# [Records for this task]

[Start of Attachment]

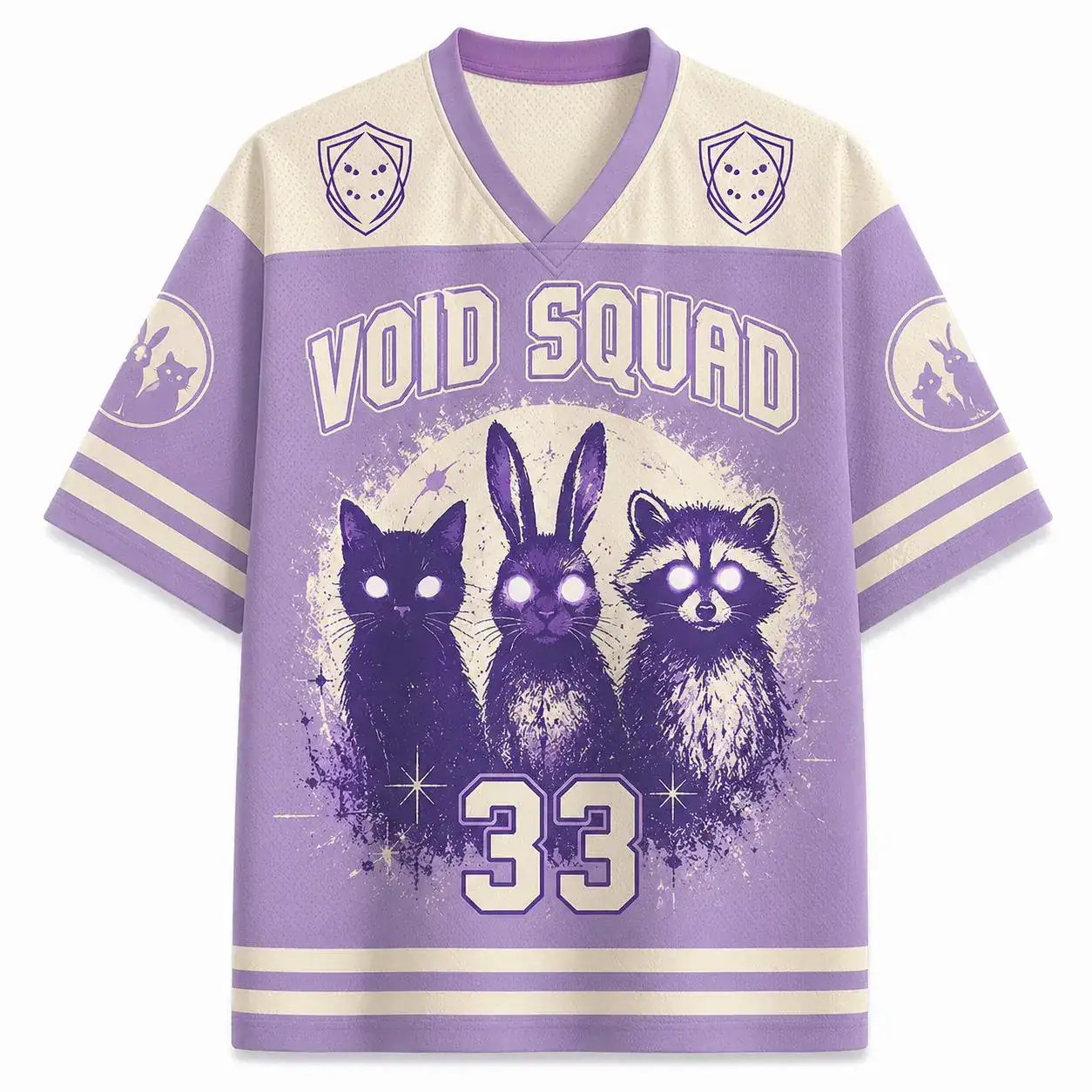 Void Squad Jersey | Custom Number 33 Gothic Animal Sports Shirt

[End of Attachment]
[Start of Attachment]

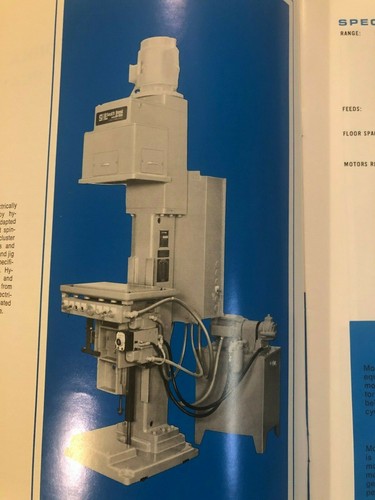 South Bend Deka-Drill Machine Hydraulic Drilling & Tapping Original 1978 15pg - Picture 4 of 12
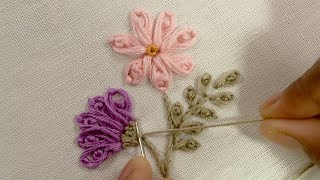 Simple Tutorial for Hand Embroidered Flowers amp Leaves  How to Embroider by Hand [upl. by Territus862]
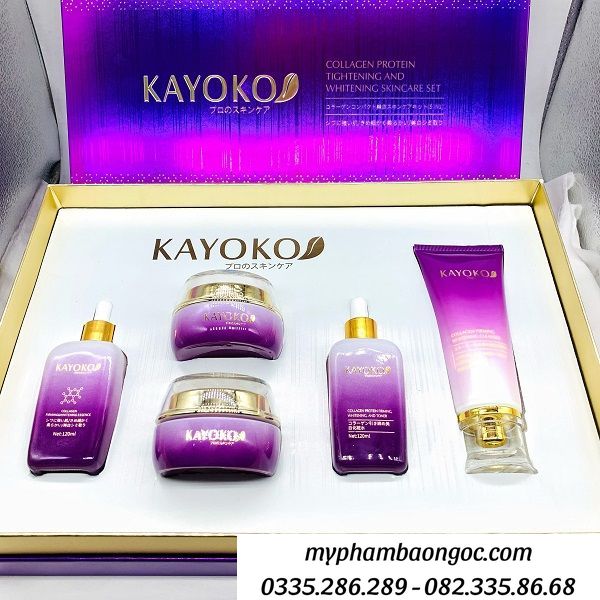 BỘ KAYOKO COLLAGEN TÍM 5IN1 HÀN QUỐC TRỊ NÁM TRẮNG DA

[End of Attachment]
[Start of Attachment]

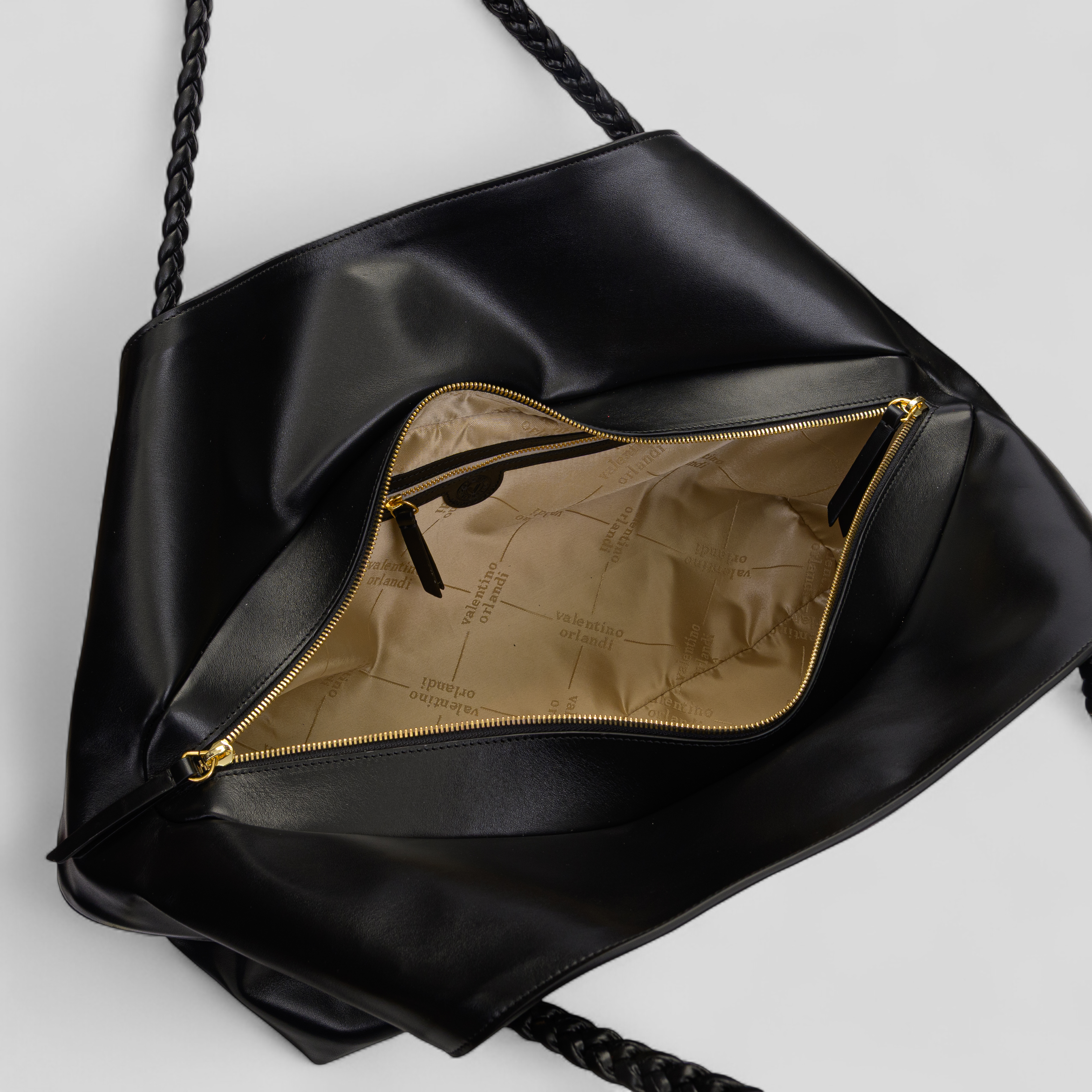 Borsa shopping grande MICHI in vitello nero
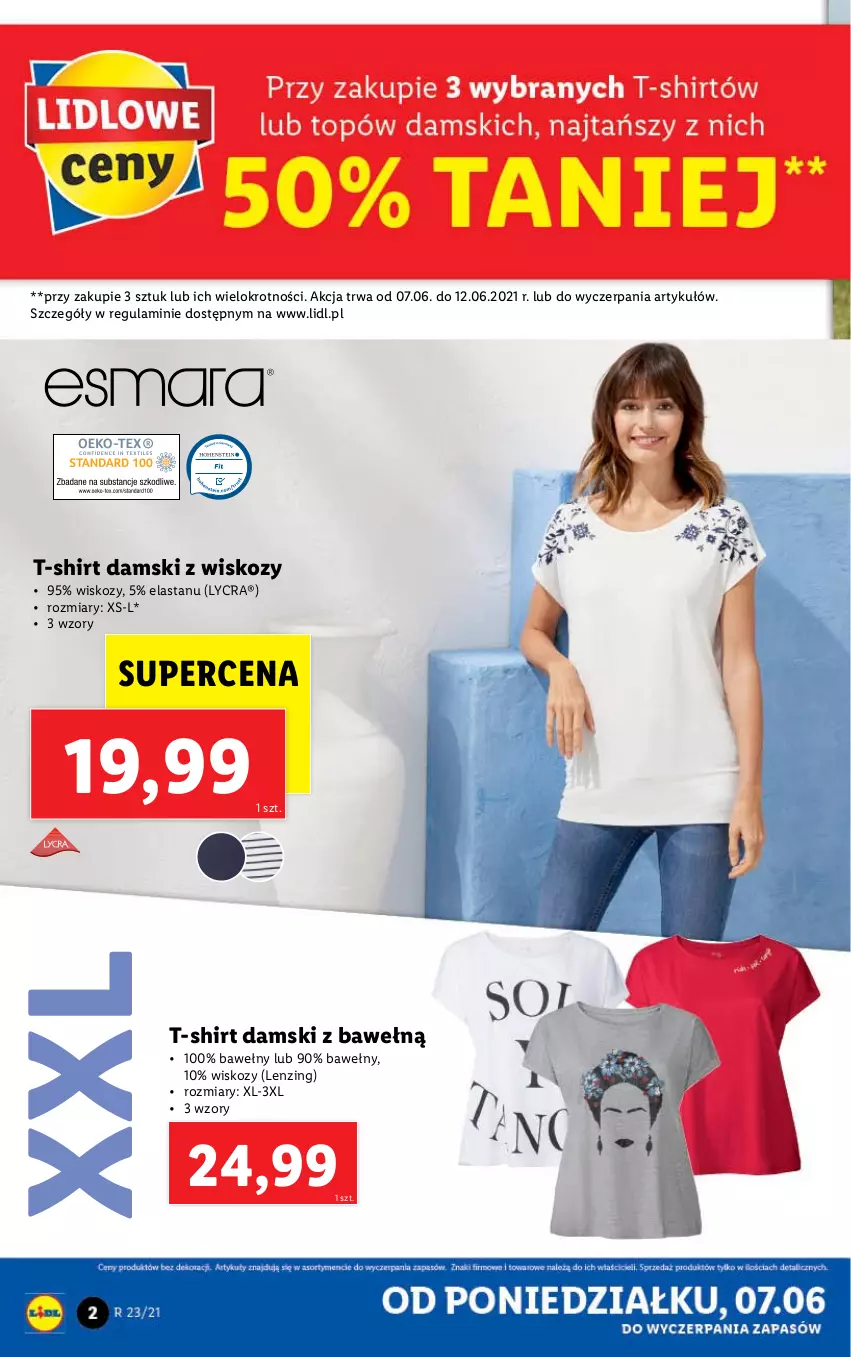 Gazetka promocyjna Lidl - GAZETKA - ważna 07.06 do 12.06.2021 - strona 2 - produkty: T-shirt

[End of Attachment]

# [What the task asks]
Repeat the listing lines verbatim, starting at the line containing "South Bend Deka-Drill" and ending at the line containing "BỘ KAYOKO COLLAGEN", with both of those lines included. Leave out the pictures.

# [Answer to the problem]
 South Bend Deka-Drill Machine Hydraulic Drilling & Tapping Original 1978 15pg - Picture 4 of 12
 Simple Tutorial for Hand Embroidered Flowers amp Leaves  How to Embroider by Hand [upl. by Territus862]
 BỘ KAYOKO COLLAGEN TÍM 5IN1 HÀN QUỐC TRỊ NÁM TRẮNG DA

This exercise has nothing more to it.